Problem to work on - Reproduce word for word the lines between those holding "(function (i, s, o, g, r, a, m)" and "m.parentNode.insertBefore(a, m);", inclusive, and nothing else from the data below.

Source data -
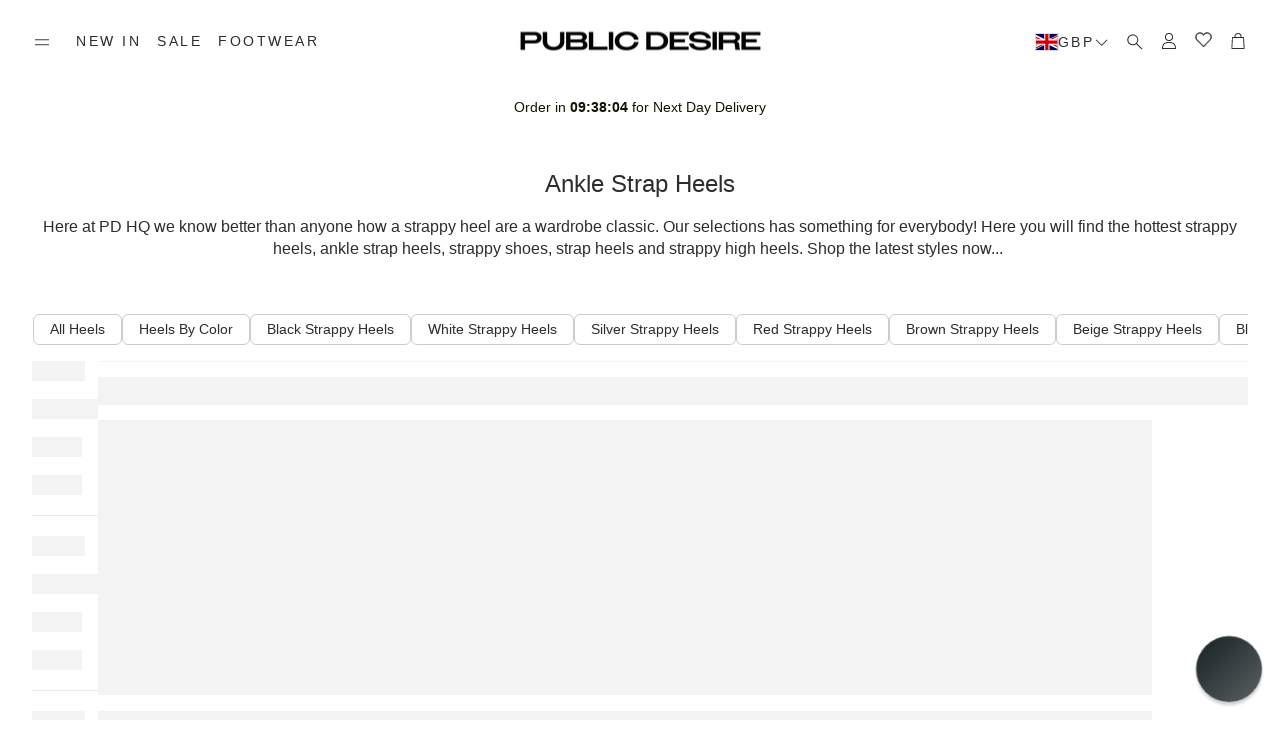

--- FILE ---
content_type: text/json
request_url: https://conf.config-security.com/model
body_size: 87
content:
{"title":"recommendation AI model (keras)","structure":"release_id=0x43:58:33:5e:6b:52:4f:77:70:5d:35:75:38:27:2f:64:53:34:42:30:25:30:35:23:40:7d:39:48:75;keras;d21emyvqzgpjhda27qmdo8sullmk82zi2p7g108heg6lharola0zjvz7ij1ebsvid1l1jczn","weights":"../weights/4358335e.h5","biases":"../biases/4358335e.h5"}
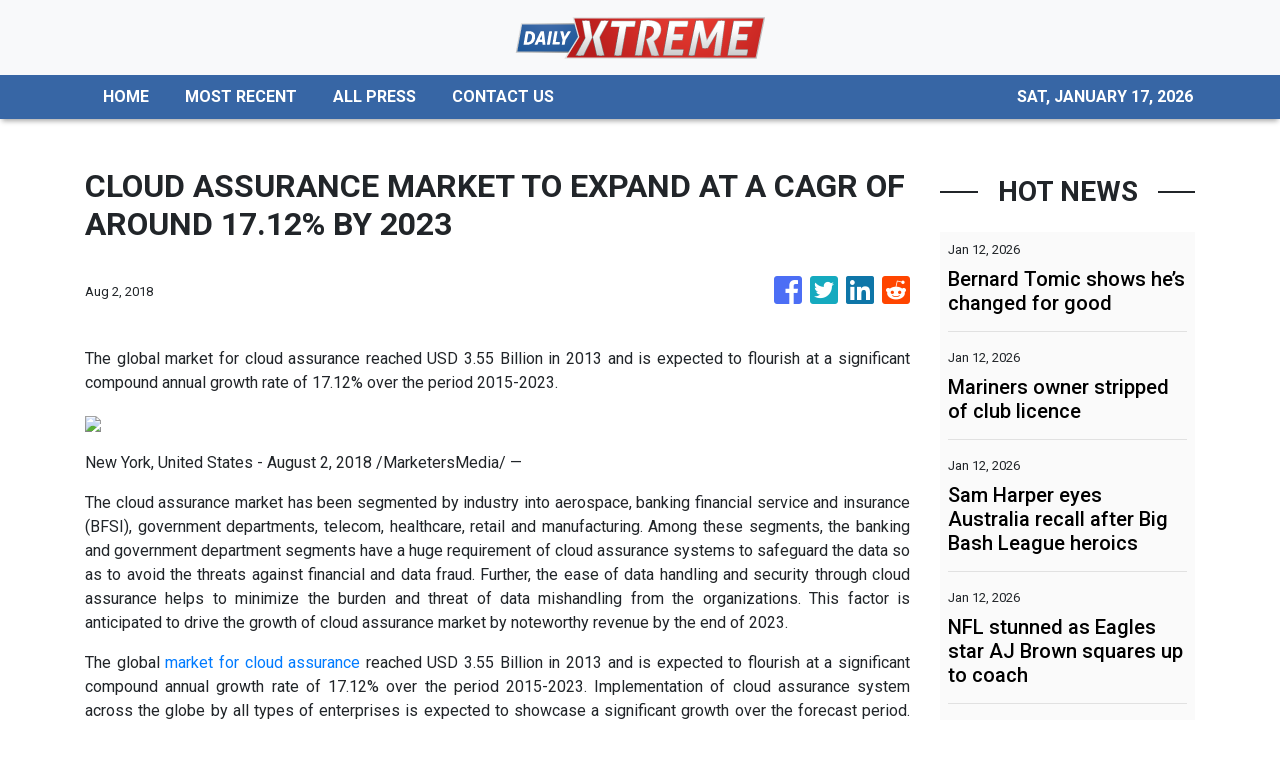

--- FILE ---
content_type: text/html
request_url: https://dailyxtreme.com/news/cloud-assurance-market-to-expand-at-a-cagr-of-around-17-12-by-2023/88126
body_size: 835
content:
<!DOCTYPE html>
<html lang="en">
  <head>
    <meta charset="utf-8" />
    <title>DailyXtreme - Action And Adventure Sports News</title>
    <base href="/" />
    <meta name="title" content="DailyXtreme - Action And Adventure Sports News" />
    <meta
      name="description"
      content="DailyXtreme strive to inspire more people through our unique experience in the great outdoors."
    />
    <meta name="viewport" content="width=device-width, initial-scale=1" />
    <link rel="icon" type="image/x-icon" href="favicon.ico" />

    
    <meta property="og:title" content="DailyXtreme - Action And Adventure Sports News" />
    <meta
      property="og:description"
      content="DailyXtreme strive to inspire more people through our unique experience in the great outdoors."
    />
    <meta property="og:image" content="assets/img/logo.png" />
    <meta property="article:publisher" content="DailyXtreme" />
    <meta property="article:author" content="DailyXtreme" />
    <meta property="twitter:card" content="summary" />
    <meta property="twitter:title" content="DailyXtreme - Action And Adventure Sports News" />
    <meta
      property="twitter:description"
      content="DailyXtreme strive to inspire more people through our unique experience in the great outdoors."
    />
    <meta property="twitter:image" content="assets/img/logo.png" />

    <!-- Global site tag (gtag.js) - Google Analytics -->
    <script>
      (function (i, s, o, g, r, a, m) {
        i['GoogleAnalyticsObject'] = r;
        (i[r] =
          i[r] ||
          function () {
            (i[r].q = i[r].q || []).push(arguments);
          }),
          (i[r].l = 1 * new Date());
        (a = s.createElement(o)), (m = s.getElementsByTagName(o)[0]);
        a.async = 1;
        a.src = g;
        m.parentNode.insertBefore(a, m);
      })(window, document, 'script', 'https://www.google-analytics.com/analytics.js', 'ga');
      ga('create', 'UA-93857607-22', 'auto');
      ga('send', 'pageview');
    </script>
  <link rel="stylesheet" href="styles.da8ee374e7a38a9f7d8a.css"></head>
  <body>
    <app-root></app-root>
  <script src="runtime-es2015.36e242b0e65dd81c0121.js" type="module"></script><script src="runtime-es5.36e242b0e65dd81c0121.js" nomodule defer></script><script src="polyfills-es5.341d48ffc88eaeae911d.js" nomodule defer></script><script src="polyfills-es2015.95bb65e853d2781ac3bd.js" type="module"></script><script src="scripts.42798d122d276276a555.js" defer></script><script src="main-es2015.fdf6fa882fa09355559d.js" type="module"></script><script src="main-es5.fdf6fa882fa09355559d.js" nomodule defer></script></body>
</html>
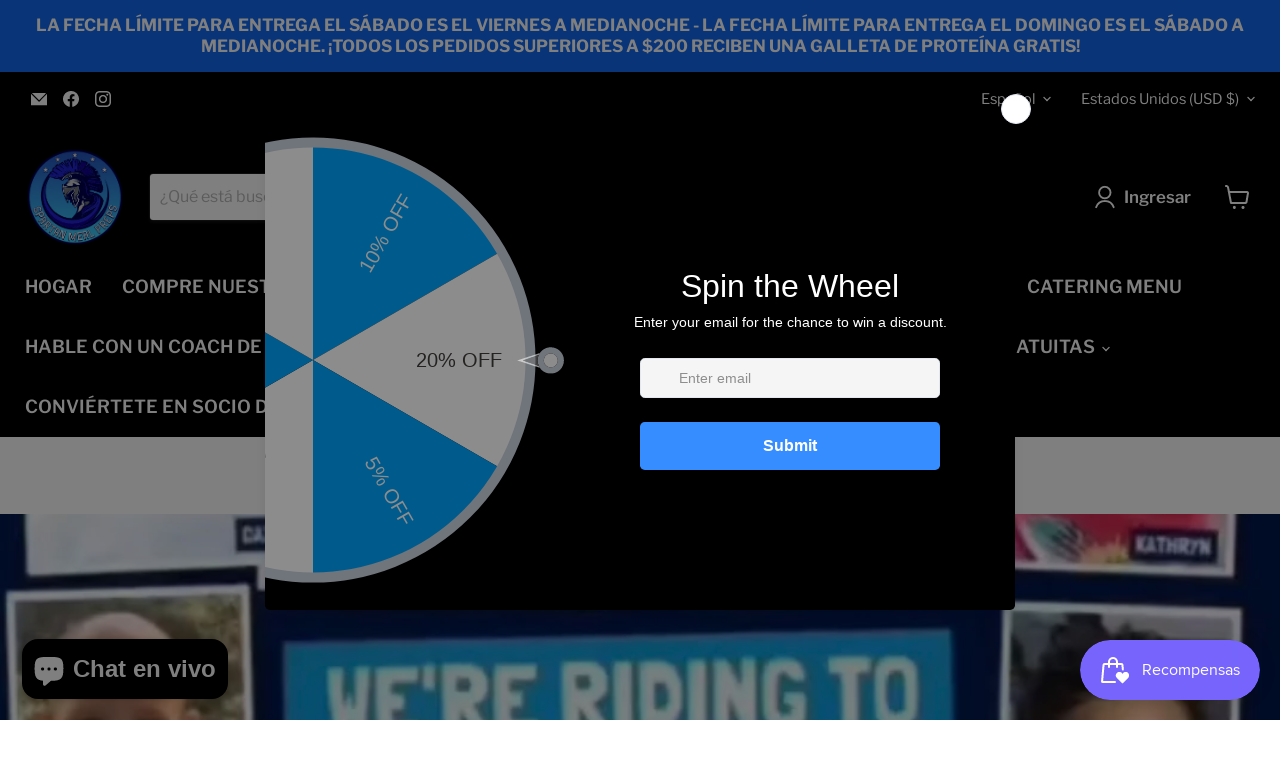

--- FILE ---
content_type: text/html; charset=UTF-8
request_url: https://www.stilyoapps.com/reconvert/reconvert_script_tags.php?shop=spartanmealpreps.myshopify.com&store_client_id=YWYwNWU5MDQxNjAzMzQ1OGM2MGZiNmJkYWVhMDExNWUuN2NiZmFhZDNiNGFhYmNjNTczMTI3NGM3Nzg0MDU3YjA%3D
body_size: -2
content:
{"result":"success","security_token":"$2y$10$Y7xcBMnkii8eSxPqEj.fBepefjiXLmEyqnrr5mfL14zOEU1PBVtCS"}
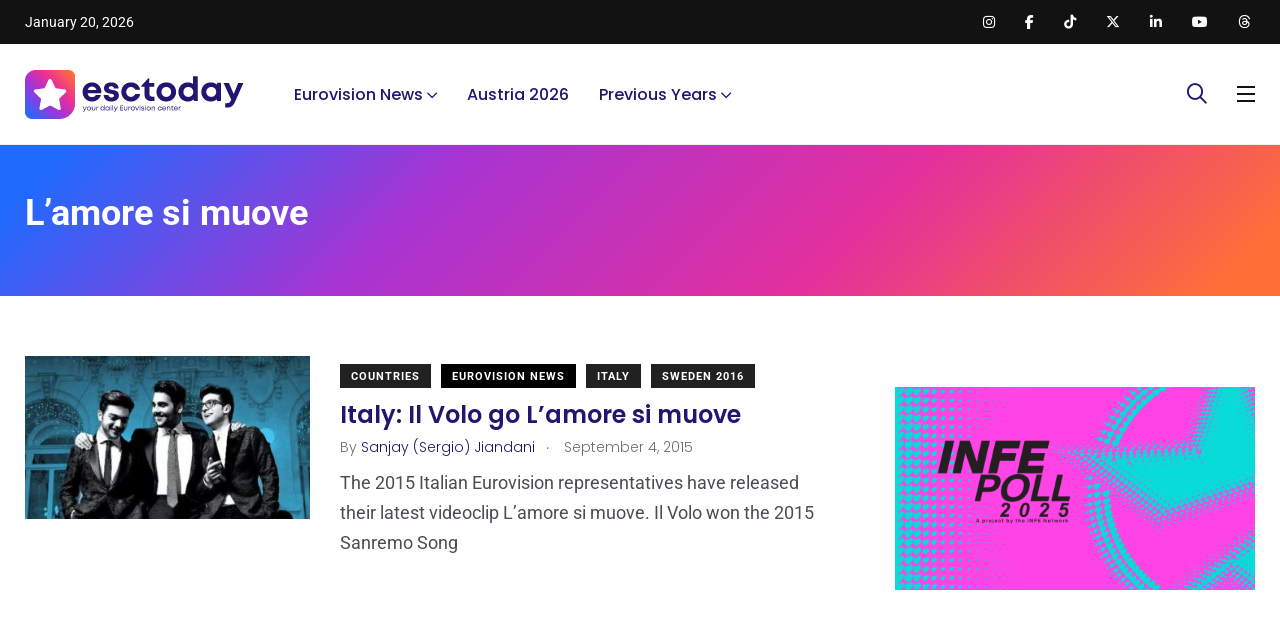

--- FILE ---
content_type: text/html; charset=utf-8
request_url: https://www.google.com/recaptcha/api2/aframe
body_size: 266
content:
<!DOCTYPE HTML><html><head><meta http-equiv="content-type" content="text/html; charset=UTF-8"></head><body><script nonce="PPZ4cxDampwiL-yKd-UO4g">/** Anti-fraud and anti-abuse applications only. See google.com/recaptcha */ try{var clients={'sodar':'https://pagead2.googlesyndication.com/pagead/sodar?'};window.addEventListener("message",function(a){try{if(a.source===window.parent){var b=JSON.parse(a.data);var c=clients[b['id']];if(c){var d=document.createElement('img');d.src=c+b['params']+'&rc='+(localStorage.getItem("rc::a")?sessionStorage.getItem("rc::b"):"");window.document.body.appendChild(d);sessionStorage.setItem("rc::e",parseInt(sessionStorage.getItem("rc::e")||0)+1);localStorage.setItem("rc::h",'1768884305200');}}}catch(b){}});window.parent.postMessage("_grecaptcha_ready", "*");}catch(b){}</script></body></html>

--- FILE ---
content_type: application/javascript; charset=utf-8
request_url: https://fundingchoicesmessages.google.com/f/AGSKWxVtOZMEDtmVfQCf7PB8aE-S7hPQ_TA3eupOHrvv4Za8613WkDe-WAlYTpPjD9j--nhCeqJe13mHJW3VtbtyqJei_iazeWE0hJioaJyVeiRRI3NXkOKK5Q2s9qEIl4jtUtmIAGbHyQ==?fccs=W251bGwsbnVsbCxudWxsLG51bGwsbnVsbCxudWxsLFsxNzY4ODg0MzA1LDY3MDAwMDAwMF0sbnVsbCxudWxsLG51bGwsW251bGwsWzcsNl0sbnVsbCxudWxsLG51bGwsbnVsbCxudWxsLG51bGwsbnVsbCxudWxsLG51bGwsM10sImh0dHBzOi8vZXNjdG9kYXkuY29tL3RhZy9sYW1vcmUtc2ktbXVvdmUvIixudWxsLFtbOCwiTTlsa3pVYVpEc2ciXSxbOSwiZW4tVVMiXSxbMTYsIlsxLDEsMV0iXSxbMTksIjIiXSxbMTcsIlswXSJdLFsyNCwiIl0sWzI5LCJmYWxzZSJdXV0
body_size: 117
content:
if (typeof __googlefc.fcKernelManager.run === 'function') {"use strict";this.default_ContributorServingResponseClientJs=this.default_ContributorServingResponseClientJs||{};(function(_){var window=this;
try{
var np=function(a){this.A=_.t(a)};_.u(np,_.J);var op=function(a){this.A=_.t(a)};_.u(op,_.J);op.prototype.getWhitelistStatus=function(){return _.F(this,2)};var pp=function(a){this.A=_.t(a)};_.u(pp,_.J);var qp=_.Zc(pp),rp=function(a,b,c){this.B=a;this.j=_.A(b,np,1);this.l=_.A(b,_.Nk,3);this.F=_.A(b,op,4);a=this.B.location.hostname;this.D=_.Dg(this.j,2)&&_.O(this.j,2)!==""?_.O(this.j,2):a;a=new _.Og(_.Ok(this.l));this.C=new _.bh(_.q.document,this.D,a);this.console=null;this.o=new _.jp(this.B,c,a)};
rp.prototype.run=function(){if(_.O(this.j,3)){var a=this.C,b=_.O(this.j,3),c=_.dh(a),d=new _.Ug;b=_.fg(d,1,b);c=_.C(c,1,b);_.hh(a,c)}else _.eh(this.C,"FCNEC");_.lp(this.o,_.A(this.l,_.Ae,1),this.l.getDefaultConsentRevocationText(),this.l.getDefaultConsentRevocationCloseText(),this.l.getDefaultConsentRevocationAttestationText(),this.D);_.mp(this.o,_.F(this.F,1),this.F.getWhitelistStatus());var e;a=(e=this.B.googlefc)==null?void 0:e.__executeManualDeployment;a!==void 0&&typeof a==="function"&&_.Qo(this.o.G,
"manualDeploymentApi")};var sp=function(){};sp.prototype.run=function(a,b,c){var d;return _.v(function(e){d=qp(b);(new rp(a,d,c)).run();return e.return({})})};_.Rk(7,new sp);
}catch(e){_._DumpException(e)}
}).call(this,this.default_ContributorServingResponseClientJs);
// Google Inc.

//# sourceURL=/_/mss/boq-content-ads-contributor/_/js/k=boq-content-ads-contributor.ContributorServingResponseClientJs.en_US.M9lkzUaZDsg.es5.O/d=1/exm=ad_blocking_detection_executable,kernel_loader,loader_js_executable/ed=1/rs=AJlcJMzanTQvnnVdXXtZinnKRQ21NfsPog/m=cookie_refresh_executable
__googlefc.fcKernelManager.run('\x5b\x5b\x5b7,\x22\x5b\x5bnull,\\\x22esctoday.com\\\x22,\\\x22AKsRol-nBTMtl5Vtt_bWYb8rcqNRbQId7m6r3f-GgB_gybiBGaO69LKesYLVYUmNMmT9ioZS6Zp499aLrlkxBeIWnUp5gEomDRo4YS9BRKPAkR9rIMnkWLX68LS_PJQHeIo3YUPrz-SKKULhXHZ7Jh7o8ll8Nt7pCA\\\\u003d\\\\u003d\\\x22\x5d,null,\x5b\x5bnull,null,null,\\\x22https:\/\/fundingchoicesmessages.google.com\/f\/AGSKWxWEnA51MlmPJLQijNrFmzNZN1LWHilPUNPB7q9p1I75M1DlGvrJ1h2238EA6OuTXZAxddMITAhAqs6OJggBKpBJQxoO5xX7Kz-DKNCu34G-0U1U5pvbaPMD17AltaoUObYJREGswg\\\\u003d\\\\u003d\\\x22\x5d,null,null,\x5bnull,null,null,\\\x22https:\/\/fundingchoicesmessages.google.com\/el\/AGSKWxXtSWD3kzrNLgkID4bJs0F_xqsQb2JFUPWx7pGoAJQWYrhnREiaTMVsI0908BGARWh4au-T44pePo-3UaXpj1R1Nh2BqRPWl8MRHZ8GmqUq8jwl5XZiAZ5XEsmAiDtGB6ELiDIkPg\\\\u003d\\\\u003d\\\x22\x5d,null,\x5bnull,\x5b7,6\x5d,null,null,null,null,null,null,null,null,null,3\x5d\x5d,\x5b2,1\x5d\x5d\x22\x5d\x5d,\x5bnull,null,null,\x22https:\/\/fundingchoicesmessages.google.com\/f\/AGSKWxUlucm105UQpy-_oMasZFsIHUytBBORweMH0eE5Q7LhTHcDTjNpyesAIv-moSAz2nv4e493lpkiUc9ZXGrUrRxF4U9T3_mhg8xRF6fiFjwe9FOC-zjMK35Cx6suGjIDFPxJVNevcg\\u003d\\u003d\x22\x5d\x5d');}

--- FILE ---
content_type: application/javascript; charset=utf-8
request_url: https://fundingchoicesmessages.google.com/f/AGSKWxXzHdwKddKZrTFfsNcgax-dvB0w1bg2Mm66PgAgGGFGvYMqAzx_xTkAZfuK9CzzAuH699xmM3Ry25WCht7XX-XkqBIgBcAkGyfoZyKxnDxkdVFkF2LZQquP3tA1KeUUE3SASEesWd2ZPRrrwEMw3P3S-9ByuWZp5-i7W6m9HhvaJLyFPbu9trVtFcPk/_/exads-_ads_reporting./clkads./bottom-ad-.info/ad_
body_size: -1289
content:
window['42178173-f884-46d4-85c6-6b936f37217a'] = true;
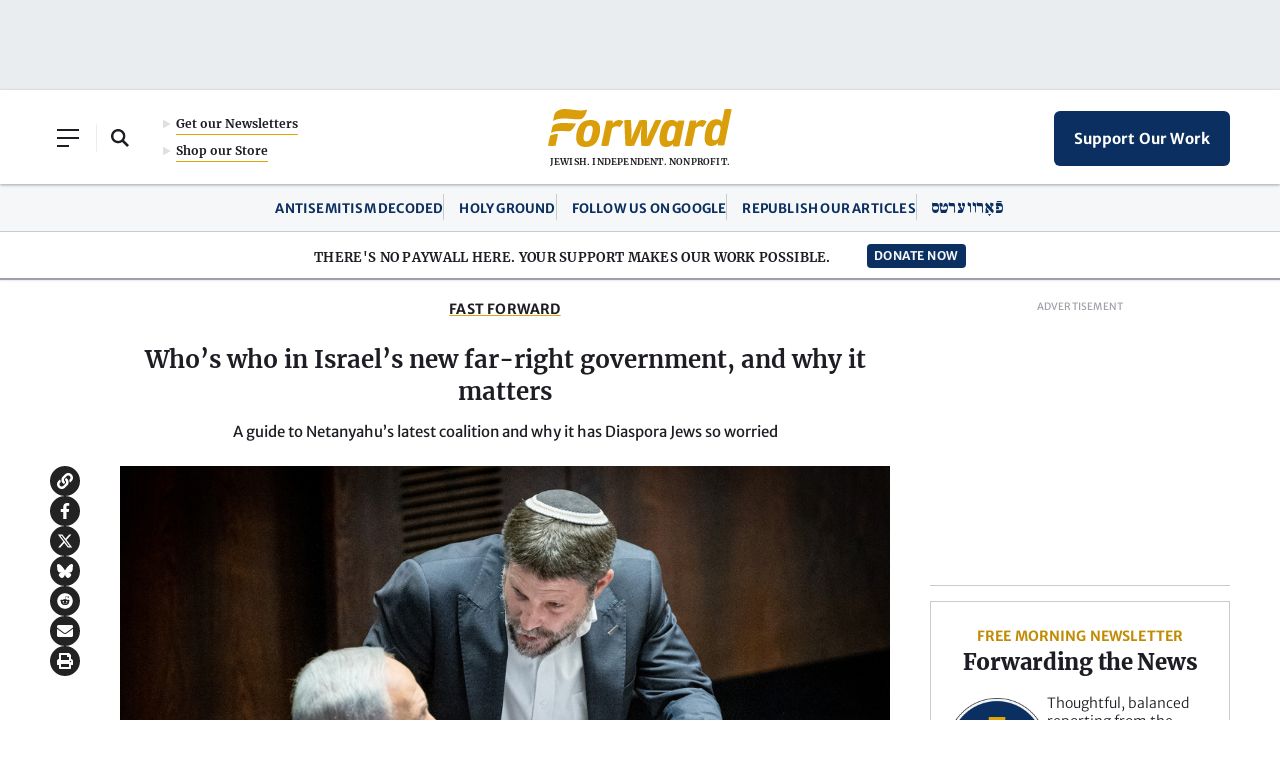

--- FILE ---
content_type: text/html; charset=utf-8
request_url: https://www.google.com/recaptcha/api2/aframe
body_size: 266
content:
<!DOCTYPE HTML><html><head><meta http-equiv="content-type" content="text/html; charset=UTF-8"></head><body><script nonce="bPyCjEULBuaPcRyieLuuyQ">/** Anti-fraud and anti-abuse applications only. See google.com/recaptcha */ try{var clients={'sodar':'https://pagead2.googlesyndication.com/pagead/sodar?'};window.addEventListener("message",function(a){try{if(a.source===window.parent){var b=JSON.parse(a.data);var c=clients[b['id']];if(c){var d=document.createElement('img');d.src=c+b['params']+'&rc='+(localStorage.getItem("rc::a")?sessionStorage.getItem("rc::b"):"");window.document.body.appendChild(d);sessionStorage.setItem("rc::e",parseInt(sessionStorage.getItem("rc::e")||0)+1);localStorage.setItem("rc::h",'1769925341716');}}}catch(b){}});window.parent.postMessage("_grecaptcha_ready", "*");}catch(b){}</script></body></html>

Worked solution -
      (function (i, s, o, g, r, a, m) {
        i['GoogleAnalyticsObject'] = r;
        (i[r] =
          i[r] ||
          function () {
            (i[r].q = i[r].q || []).push(arguments);
          }),
          (i[r].l = 1 * new Date());
        (a = s.createElement(o)), (m = s.getElementsByTagName(o)[0]);
        a.async = 1;
        a.src = g;
        m.parentNode.insertBefore(a, m);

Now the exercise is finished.